I glance down at my notes and think about my various possible lines of questioning. His relationship with his father. His bad character. How Bren supposedly got in—and then out again—so easily. How he knew Brendan and was so sure he was the intruder.

Gabriel is a polished speaker with a compelling story that tallies with other people’s accounts of the evening. But there are no other eyewitnesses or anyone who can even confirm he was at the scene. I’ve picked holes in equally believable evidence before.

The thing about a bargain is that it cuts both ways.

I can’t seem to find my voice. This must be what stage fright feels like.

It wasn’t a spur of the moment decision to take you back with me that night. It was half the point of the evening.

He’s staring at me expectantly. For all I know, the rest of the court could have got up and left.

Just stay awake. Let your magic flow through you. Let it heal you. Let it grow again.

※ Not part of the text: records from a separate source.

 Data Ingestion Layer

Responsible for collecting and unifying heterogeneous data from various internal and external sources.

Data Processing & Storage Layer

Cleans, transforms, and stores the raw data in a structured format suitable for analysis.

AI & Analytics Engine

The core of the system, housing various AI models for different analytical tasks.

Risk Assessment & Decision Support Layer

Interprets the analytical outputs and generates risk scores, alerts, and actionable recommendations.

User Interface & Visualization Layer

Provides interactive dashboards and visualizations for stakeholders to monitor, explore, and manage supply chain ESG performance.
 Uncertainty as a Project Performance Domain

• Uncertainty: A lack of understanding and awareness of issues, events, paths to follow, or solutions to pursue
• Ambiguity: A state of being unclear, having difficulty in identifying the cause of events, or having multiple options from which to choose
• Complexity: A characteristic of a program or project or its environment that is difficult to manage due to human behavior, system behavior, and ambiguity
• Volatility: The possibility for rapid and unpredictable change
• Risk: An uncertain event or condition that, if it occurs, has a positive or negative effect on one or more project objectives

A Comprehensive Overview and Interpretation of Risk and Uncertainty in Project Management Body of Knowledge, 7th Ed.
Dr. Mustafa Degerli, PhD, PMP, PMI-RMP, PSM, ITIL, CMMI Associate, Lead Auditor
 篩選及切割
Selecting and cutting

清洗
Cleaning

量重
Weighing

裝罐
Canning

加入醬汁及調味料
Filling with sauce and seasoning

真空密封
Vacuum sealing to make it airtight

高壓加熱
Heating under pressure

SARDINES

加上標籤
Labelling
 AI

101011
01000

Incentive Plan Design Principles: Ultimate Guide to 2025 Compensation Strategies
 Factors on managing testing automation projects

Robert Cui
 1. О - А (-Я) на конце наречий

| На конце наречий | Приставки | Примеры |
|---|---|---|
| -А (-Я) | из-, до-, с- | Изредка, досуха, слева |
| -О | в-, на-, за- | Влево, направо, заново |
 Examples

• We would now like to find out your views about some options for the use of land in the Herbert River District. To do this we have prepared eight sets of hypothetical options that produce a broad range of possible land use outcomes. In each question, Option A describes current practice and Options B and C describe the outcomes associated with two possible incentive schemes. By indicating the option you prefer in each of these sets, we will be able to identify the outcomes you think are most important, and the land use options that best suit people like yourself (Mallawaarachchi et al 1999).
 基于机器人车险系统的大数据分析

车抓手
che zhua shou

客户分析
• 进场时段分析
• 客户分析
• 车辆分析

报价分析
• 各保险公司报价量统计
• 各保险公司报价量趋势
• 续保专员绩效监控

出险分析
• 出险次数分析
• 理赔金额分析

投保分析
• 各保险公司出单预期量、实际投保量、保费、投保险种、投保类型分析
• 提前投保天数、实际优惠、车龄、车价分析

We can pretend to be an anonymous witness and a detached lawyer all we want. That strange, surging connection is as present as it was when he unleashed the Greenfire or provoked me into burning through my magic at the casino. I can’t do this.

“Ms Elner.” The judge gives me a stern look. “Do you have any questions for the witness?”

I grind my heels down into the floor and gather every ounce of self-control I possess into a tight little ball. “How do you know the defendant, Mr Thornber?”

He smiles. He looks terribly amused. He’s probably going to look amused for the entirety of the cross-examination.

“We’re the same age. Grew up in the same small town. Moved in the same overlapping circles. Our fathers had similar business interests—sometimes complementary, sometimes competitive. And as I mentioned—a few years ago, I had a thing with his sister.”

I ought to pursue that blatant untruth, but if I’m going to manage to speak at all, I need to stay on safer topics.

“How was your relationship with your father?” My voice trembles a little, even with the relatively innocuous question.